Estratto fornito -
++++

Un ulteriore confronto riguarda l’andamento dell’indice di propensione all’export, calcolato come rapporto tra il valore delle esportazioni e il Prodotto interno lordo. Mentre in Germania nel periodo 1995-2011 questo indice cresce progressivamente con un’intensità simile alla crescita del Pil (con un effetto moltiplicatore dell’export nella generazione del Pil), in Italia resta tendenzialmente stabile lungo l’intero periodo, con oscillazioni contingenti.

Rileva inoltre il fatto che, in un quadro di intensa crescita del Pil, in Germania la quota di valore aggiunto generato dalla manifattura sul totale dell’economia è rimasto stabilmente intorno al 23%. Una dinamica anche in questo caso diversa si evidenzia invece in Italia, dove la quota di valore aggiunto generata dal manifatturiero si è ridotta dal 22% del 1995 al 17% del 2011. Va a questo proposito osservato che la quota di valore aggiunto generato dalla manifattura, in Germania, è rimasta stabile anche a fronte di – anzi, probabilmente proprio grazia a – una crescente (nel periodo) incidenza dell’import nella composizione del valore della produzione industriale tedesca. L’interpretazione che se ne può dare sembra essere una elevata capacità, da parte del sistema produttivo tedesco, di governare la produzione di valore anche con un maggiore ricorso all’outsourcing internazionale. Va infine evidenziato il peso delle occupazioni service-related nella manifattura, ovvero di quelle professioni (manager, professionisti, tecnici, impiegati d’ufficio, impiegati nei servizi e nella vendita) che pur lavorando in ambito manifatturiero non sono direttamente impiegate nella produzione manuale bensì in servizi connessi a questa. L’incidenza di tali professioni è nel 2012 del 48,6% in Germania e del 37,7% in Italia.

++++

Contenuto del materiale -
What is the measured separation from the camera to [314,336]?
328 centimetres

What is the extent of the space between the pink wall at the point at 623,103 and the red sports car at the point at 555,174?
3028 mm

++++

Attività da svolgere -
1) Secondo l'estratto sul confronto economico tra Germania e Italia, a quanto era scesa nel 2011 la quota di valore aggiunto generata dal manifatturiero italiano?
2) Stabilisca se le seguenti affermazioni concordano con l'estratto sul confronto economico tra Germania e Italia, rispondendo sì o no e citando le parole decisive del testo: (a) in Italia l'indice di propensione all'export cresce progressivamente tra il 1995 e il 2011; (b) in Germania la quota di valore aggiunto generata dalla manifattura è rimasta intorno al 23%; (c) nel 2012 le occupazioni service-related incidono nella manifattura più in Italia che in Germania.
3) Prosegua il testo sul confronto tra la manifattura tedesca e quella italiana, riprendendo dopo la sua ultima frase.
Il materiale proviene da una fonte diversa da quella dell'estratto.

Le risposte -
1) Al 17%.

2)
(a) No: «in Italia resta tendenzialmente stabile lungo l’intero periodo, con oscillazioni contingenti».
(b) Sì: «in Germania la quota di valore aggiunto generato dalla manifattura sul totale dell’economia è rimasto stabilmente intorno al 23%».
(c) No: «L’incidenza di tali professioni è nel 2012 del 48,6% in Germania e del 37,7% in Italia».

3)
Le sollecitazioni derivanti da queste considerazioni – per quanto solo accennate – suggeriscono di provare a leggere la relazione tra dimensione di impresa e competitività invertendo l’ordine dei fattori. Certamente la riprogettazione dei processi produttivi richiede adeguate risorse finanziarie e competenze interne, generalmente appannaggio di imprese di media se non grande dimensione, tuttavia è la sua effettiva implementazione (e non la dimensione di partenza in quanto tale) a influenzare il potenziale di crescita delle aziende manifatturiere. In questa prospettiva (1) maggiore contenuto tecnologico delle produzioni, (2) maggiori contenuti terziari nelle attività produttive, (3) maggiore qualità e specializzazione della forza lavoro, (4) maggiore controllo delle catene di approvvigionamento e distribuzione internazionale e infine (5) crescita dimensionale delle imprese rappresentano sempre più un quadro unitario di trasformazione delle economie regionali più che fattori separatamente perseguibili.

La sfida è dunque quella di approcciarsi in modo nuovo non solo alla commercializzazione dei prodotti ma ai processi produttivi, guardando alle best practice realizzate dal vicino di capannone così a quelle del produttore tedesco o asiatico, facendo scouting di possibilità produttive sul mercato internazionale, ripensando l’ingegnerizzazione dei processi produttivi. È un modo diverso di pensare e fare la fabbrica, popolata non più solo di operai ma di una varietà di figure in grado di gestire catene del valore globali. Indipendentemente dal fatto che la trasformazione produca una variazione del numero di addetti complessivamente occupati nel settore manifatturiero, ciò che per certo dovrà determinarsi sarà una crescita della capacità di generare valore aggiunto. Dovrà essere rinnovato anche il legame tra sistema produttivo e assetto infrastrutturale. Sempre più critico sarà l’inserimento dei luoghi di produzione nell’ambito di nodi funzionali prossimi alle infrastrutture. Non solo perché, data l’estensione su reti globali dei rapporti di fornitura e vendita, è sempre più cruciale la localizzazione ai nodi delle reti fisiche, ma anche perché è nei pressi di questi che si localizzano funzioni terziarie rare e di rango elevato.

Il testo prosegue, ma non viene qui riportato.